[Opening Page extract section]
Meanwhile, another Jesuit college, Gonzaga, denied a Catholic group's application to be an official student organization on the grounds that it would require members to be....Catholic.. The paper hasn't picked up that religious controversy.
Saturday's lead featured reporter Pam Belluck on the morning-after pill, "Judge Overturns Age Limit To Buy A Contraceptive -- The Morning-After Pill -- Federal Ruling to Allow Over-Counter Sales to Girls Under 17." Belluck defended the decision and attacked the Obama administration from a social liberal perspective.
A federal judge on Friday ordered that the most common morning-after pill be made available over the counter for all ages, instead of requiring a prescription for girls 16 and younger. But his acidly worded decision raises a broader question about whether a cabinet secretary can decide on a drug’s availability for reasons other than its safety and effectiveness.
[Closing Page extract section]
[Opening Material shown section]
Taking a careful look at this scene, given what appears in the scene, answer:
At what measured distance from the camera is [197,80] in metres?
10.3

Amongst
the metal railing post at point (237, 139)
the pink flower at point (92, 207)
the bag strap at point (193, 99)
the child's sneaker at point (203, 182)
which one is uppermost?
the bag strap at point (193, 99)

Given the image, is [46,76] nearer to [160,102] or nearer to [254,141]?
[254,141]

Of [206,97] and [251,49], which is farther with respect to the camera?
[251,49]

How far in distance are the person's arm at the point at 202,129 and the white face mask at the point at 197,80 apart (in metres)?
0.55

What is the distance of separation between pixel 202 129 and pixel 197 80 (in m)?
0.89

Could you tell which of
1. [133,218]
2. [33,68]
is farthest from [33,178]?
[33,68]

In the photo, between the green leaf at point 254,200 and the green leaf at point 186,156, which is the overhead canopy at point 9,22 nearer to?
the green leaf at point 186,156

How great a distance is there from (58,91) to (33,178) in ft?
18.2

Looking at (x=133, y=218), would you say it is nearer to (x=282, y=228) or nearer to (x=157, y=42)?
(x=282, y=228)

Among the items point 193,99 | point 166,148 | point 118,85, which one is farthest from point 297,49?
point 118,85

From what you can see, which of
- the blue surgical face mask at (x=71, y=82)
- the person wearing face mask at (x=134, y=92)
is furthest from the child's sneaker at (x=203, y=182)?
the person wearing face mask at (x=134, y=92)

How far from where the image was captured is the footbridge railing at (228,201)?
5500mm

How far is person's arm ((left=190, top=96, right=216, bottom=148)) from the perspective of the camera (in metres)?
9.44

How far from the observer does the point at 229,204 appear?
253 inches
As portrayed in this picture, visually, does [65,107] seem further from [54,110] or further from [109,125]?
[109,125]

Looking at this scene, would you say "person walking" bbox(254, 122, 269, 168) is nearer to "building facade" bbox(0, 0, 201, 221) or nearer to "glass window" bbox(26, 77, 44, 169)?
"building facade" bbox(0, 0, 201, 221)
[Closing Material shown section]
Exercise directions: In the page extract, what did the federal judge order on Friday about the most common morning-after pill? You won't need the records for this.

Task answer: He ordered that it be made available over the counter for all ages, instead of requiring a prescription for girls 16 and younger.